Setting Strategy
The portfolio management context is responsible to running systems that enable strengthening the capabilities that execute the business strategy that chooses “How to Win” and “Where to Play”.
Capture Outlook
By this point, the Leadership team should have emerged, and the singular accountability for the responsibilities and decision authority should be accepted by this person (ideally it is one person, not a coalition). This person is the Portfolio Manager for the specific portfolio. The extended leadership team will include the various stakeholders, but the accountability for decisions and workflow and value delivery (i.e. initiative roadmaps) falls on the portfolio manager.
The leader of the portfolio management functional context receives a Budget to drive its responsibilities. Note that this budget is not the value of the investment portfolio, which remains the parent context’s budget. Instead, this budget is only what is needed to drive the portfolio management function, on behalf of the sponsoring business. It’s confusing because the output of this function is a set of investment recommendations for the business, so it feels like this context has the budget authority, but it does not.
The portfolio manager inherits a business strategy that clarifies where the business leadership wants to play (e.g. markets) and how they want to win (e.g. differentiation or cost leadership, etc.). Given this, they work with their stakeholders to review beliefs from the business context about those markets, those customers, and macro-economic environments.
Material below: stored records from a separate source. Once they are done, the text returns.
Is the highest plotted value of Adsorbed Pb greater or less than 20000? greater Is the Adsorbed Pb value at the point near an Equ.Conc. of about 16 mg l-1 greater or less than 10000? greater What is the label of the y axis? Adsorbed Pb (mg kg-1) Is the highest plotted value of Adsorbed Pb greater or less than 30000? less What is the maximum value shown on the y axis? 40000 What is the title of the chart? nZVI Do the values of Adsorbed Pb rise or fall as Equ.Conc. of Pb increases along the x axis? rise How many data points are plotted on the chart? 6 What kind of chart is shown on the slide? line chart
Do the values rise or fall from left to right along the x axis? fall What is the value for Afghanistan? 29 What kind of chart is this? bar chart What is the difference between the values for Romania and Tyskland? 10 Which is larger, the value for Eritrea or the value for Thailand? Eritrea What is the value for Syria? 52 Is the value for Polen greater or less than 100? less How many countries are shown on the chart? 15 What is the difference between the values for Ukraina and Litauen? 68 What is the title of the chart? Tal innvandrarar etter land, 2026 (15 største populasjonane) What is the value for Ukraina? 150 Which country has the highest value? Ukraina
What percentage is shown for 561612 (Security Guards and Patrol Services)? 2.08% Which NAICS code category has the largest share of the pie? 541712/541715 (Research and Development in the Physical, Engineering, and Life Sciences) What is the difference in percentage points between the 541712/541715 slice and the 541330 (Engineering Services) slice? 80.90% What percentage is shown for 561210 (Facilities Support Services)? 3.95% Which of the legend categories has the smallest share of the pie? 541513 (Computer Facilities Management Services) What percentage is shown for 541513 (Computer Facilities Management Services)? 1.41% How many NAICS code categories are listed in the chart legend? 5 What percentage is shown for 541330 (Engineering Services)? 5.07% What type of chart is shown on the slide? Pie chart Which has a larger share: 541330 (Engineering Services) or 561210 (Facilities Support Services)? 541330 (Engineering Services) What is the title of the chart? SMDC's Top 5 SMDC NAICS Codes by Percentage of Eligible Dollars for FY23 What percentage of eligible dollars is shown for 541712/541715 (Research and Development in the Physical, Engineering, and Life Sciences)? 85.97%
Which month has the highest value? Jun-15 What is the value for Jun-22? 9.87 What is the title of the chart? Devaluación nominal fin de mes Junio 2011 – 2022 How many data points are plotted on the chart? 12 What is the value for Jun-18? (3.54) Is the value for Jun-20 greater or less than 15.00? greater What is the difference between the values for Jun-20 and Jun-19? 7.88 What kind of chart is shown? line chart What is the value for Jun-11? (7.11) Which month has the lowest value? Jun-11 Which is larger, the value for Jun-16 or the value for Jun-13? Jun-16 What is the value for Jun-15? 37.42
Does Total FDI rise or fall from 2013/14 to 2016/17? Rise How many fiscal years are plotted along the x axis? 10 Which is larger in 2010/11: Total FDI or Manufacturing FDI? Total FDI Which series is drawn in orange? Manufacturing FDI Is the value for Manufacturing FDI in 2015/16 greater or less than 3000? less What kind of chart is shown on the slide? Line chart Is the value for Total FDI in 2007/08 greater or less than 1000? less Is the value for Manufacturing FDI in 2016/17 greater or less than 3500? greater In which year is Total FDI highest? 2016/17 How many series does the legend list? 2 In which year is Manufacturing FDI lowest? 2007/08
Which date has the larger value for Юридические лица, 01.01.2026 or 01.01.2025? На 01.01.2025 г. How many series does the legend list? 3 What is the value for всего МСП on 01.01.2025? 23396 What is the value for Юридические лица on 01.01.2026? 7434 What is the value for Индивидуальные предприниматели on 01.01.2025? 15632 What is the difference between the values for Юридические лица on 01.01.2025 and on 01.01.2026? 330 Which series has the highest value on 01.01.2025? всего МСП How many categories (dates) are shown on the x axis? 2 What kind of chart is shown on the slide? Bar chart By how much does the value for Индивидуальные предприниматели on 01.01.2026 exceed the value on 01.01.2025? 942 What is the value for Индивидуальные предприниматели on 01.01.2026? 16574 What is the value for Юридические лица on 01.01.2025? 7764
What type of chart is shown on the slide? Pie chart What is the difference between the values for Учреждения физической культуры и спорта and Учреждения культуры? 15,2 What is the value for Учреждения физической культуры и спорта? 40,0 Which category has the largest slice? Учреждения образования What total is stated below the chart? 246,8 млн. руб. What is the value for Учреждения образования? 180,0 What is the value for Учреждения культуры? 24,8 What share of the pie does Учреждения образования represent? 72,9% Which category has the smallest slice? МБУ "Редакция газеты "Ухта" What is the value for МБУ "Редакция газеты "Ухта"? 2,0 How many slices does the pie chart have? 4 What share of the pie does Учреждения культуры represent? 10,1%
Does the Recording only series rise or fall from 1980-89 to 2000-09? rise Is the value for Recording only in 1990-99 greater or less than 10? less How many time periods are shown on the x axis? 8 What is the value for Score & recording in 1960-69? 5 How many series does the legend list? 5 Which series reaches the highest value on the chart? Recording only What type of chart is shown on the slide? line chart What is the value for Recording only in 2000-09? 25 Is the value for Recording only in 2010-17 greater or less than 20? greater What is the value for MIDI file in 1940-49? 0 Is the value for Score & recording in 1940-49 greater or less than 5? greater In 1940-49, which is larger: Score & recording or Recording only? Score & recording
Then they capture Beliefs about the current state of the portfolio (e.g. whether it is sufficiently aligned, sufficiently consolidated or rationalized, and whether there is too much work in process, relative to available capacity).
As the business strategy gets translated into needed business capabilities, portfolio management will work with stakeholders to set preferences (to drive investment) for classic Tradeoffs that steer portfolio decisions toward bold positions and avoid “peanut-butter” allocations. While tradeoffs are business-specific, some examples for technology businesses include:
- Time-to-market vs. technical debt
- Deployment of new internal systems for efficiency vs. delivery of customer value
- Short-term needs of key enterprise customers vs. Long-term competitive strategy
Imagine Future(s)
Portfolio managers evaluate investment ideas for needed business capability improvements. The output is an investment roadmap and a funded portfolio that is aligned to the strategy. To arrive at these outputs, portfolio managers must take their active beliefs and positions on trade-offs and imagine the possible future Scenarios for the performance of business capabilities, given different scenarios of investment. What is known (and unknown) across the beliefs and these possible futures? Which possibilities are best for the business and/or most likely? Which scenario is preferred? Use Prompts from industry experts and thought leaders to drive the right set of questions for your current circumstance. Explore the amount of uncertainty by collecting Questions, ideating on investment ideas (to improve capabilities) as Possibilities, then evaluating the possibilities by asking across the stakeholders, “What would it take for this possibility to be true?”
6 Practices for Effective Portfolio Management
With this exploration of the uncertainty, balancing ideas for change against beliefs about the external environment, portfolio leaders can craft a Vision of a consolidated, rationalized set of investments (to drive change) that power the business’s ability to win. Making these choices amongst different scenarios won’t be easy. When multiple options appear, and the stakes are high, portfolio leaders will invite stakeholder into more collaborative and deliberative Decision making activities.
Lastly, once a preferred scenario is selected as the vision, the extended team can identify the Risks in their current situation, to both guide the creation of the portfolio, and to mitigate areas outside their direct control.
Set Direction
With a vision of the shape of the portfolio of investments in hand, portfolio leaders can document the active set of Assumptions they will carry (or are currently carrying) into the portfolio-building activity. These assumptions capture the leaders’ predictions for uncertainty, the uncertainty that was exposed as the scenarios were evaluated.
Next the portfolio leaders facilitate the goal-settings for capability enhancement with their business stakeholders. These goals will steer the creation of the portfolio. Start by reviewing the inputs. The business vision paints a picture of what success looks like (in a year or so) for a set of high-functioning business capabilities that are enabling the business to win. The portfolio manager then works with stakeholders to create performance goals for these business capabilities, to drive ideation for change (and investment). These quantified business Goals, with Desired Results for the needed, strategic capabilities, will drive the choices made for the portfolio.
These choices emerge as ideas for change, which we call Levers (to pull). We explore different Levers to find promising paths of action that can achieve the new goals for the the business capabilities. Levers are the “Strategic Themes” or “Investment Themes” that signal a path without describing the specific changes. Levers, and their course of action, are evaluated with tools like CDD and Opportunity Trees to help portfolio managers communicate how the idea could cause results that achieve the goals.
When multiple ideas surface (to chase the same goal) and all cannot be pursued, portfolio leaders can sponsor Decisions to drive a dialog to compare and contrast the options. The most promising levers will be refined into bounded investments for change, called Initiatives, that make up the portfolio.